- [Exercise]
Within the records that follow, find every line containing the string "barHeight". Copy those lines.

- [Raw data]
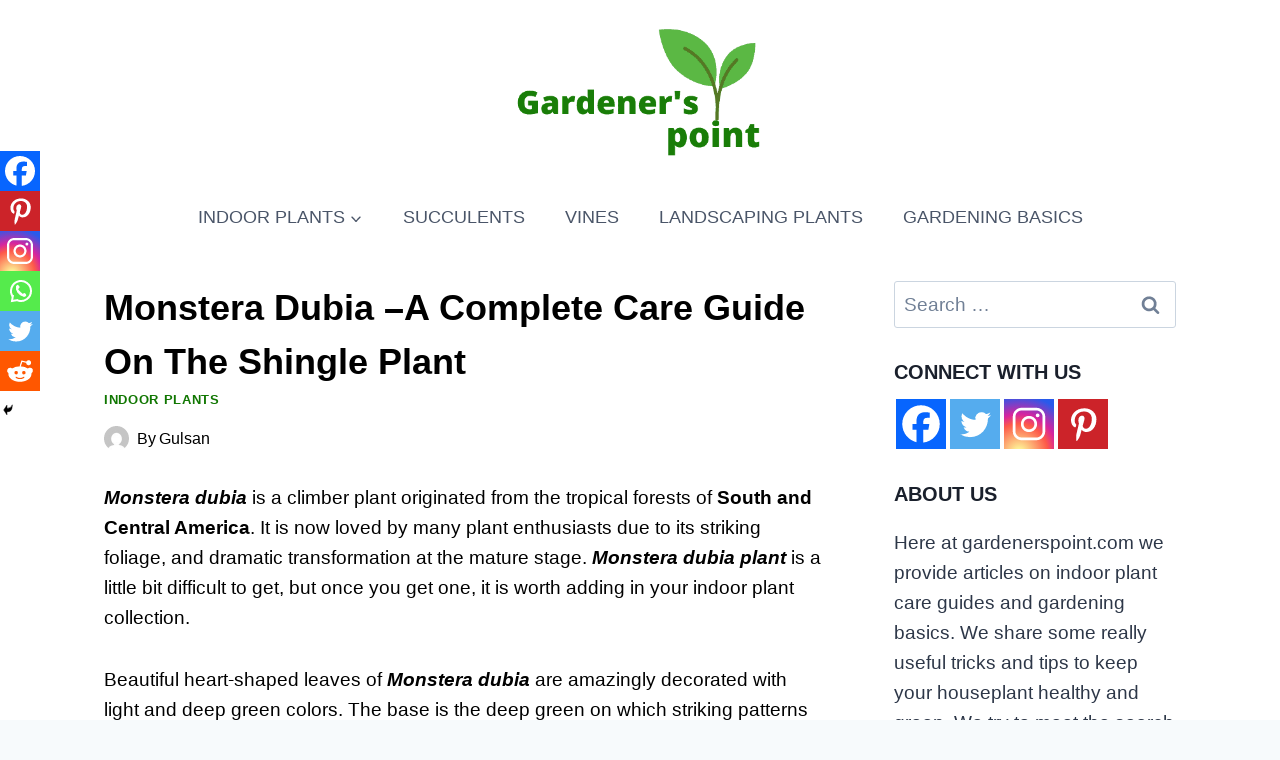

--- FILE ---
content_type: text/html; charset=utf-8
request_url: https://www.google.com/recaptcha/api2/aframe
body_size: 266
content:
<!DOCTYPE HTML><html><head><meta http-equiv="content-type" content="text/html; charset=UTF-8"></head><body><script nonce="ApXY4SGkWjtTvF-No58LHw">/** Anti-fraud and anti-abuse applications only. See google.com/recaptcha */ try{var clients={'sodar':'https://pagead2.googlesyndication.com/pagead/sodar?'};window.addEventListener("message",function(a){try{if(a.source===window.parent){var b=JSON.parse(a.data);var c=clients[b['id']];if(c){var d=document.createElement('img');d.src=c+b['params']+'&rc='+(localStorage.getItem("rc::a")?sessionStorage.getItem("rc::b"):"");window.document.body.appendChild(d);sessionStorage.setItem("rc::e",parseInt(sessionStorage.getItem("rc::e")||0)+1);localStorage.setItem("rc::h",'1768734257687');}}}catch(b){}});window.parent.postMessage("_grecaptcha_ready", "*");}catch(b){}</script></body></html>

---

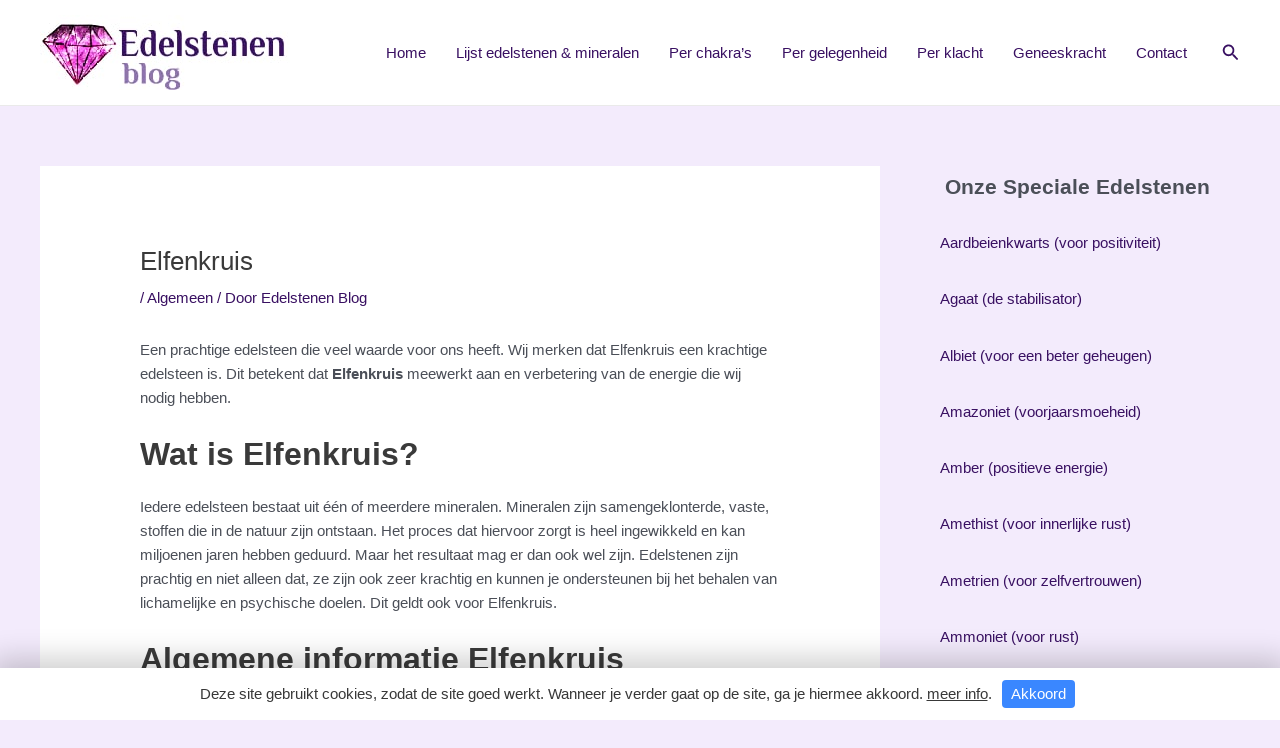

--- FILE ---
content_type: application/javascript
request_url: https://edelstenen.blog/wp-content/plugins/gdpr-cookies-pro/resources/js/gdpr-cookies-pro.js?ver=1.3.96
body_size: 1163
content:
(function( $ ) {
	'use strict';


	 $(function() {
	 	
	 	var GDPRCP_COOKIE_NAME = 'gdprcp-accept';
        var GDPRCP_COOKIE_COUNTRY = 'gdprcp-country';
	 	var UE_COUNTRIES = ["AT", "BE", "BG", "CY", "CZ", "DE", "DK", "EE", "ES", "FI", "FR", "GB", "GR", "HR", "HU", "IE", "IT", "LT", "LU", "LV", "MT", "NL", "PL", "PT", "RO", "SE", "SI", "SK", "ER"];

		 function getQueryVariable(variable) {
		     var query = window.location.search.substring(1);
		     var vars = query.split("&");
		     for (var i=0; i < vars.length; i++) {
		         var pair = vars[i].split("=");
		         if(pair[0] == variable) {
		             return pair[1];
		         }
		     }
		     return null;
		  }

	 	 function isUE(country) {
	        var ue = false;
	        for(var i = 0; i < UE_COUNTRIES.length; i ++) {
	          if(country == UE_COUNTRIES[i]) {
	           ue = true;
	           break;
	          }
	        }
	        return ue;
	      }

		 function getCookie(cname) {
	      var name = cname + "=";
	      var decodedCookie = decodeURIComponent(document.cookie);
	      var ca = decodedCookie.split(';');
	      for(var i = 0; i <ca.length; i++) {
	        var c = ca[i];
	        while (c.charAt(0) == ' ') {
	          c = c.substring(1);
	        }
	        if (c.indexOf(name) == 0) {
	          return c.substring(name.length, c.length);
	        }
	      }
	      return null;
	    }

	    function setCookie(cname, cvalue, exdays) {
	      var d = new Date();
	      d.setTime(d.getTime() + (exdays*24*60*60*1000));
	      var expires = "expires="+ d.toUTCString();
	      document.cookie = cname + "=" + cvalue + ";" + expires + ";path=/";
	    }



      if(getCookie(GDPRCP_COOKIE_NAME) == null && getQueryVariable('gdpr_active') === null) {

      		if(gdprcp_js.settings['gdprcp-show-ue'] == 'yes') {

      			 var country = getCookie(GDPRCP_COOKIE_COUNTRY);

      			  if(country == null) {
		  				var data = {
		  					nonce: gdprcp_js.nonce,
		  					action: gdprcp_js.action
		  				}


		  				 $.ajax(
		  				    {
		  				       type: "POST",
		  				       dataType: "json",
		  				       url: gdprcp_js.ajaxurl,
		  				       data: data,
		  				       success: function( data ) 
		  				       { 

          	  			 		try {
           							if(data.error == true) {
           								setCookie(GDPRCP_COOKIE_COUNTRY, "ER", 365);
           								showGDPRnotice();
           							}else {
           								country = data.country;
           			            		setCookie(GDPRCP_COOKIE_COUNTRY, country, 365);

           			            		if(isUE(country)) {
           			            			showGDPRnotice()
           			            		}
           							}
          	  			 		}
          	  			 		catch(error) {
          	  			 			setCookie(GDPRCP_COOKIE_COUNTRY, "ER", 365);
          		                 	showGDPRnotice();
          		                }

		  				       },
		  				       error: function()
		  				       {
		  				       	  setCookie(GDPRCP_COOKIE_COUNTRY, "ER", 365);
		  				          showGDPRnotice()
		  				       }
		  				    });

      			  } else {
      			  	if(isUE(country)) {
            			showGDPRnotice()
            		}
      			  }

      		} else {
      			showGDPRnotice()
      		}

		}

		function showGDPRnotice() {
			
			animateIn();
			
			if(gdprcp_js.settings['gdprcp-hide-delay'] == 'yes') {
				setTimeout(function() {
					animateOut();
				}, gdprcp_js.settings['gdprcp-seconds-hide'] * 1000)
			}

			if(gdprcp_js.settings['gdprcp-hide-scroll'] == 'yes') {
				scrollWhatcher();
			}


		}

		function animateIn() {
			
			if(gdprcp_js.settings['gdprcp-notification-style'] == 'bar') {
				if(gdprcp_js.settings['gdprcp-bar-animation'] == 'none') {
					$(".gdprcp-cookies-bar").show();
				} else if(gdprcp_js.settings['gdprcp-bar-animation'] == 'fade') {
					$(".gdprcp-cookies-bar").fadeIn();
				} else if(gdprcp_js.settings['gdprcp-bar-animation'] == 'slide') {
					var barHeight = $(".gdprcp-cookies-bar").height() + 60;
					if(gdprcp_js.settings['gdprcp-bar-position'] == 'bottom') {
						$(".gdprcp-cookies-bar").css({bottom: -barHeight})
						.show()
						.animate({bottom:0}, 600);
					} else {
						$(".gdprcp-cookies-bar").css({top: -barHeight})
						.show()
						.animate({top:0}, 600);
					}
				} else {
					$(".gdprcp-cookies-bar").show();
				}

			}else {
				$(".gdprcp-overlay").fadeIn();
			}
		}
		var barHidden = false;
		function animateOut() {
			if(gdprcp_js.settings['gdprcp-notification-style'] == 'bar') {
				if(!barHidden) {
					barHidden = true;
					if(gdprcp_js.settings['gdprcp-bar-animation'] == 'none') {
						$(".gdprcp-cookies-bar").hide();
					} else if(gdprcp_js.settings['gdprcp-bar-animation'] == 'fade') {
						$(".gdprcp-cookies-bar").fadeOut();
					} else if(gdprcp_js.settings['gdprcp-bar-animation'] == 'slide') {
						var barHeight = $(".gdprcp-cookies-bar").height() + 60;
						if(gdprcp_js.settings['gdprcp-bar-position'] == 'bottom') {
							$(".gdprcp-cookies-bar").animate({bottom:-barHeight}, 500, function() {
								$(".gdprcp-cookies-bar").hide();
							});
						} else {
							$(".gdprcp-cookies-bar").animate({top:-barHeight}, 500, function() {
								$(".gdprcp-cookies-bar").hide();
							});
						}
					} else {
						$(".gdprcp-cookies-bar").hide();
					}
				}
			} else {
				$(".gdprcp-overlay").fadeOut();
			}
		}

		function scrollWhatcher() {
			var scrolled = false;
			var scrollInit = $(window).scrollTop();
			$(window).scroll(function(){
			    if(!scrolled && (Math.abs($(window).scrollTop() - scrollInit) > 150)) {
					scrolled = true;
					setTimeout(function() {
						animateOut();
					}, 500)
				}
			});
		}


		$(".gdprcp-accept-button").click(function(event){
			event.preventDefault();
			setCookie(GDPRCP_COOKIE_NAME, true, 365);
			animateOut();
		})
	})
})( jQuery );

* * *

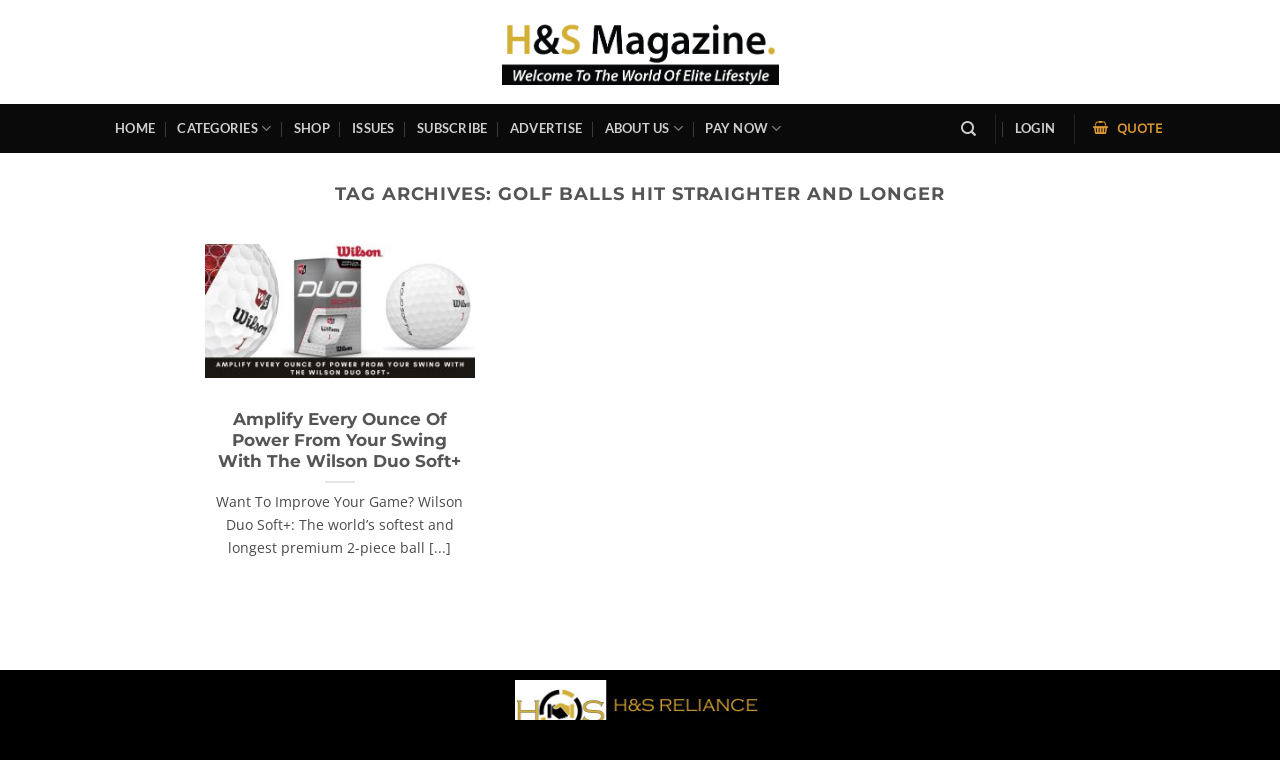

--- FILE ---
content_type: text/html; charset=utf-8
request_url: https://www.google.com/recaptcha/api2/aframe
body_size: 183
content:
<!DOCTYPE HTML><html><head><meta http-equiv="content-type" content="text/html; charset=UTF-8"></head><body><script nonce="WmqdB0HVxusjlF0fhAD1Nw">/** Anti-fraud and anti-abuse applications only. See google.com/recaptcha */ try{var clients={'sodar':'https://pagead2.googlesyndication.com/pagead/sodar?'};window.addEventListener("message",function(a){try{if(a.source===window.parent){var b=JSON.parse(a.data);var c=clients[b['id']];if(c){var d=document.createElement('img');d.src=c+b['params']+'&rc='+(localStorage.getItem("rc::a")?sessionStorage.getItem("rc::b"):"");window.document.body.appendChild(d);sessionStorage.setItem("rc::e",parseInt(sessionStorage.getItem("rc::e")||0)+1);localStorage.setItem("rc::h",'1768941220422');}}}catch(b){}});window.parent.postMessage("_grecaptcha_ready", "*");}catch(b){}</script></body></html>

- [Output for this exercise]
					var barHeight = $(".gdprcp-cookies-bar").height() + 60;
						$(".gdprcp-cookies-bar").css({bottom: -barHeight})
						$(".gdprcp-cookies-bar").css({top: -barHeight})
						var barHeight = $(".gdprcp-cookies-bar").height() + 60;
							$(".gdprcp-cookies-bar").animate({bottom:-barHeight}, 500, function() {
							$(".gdprcp-cookies-bar").animate({top:-barHeight}, 500, function() {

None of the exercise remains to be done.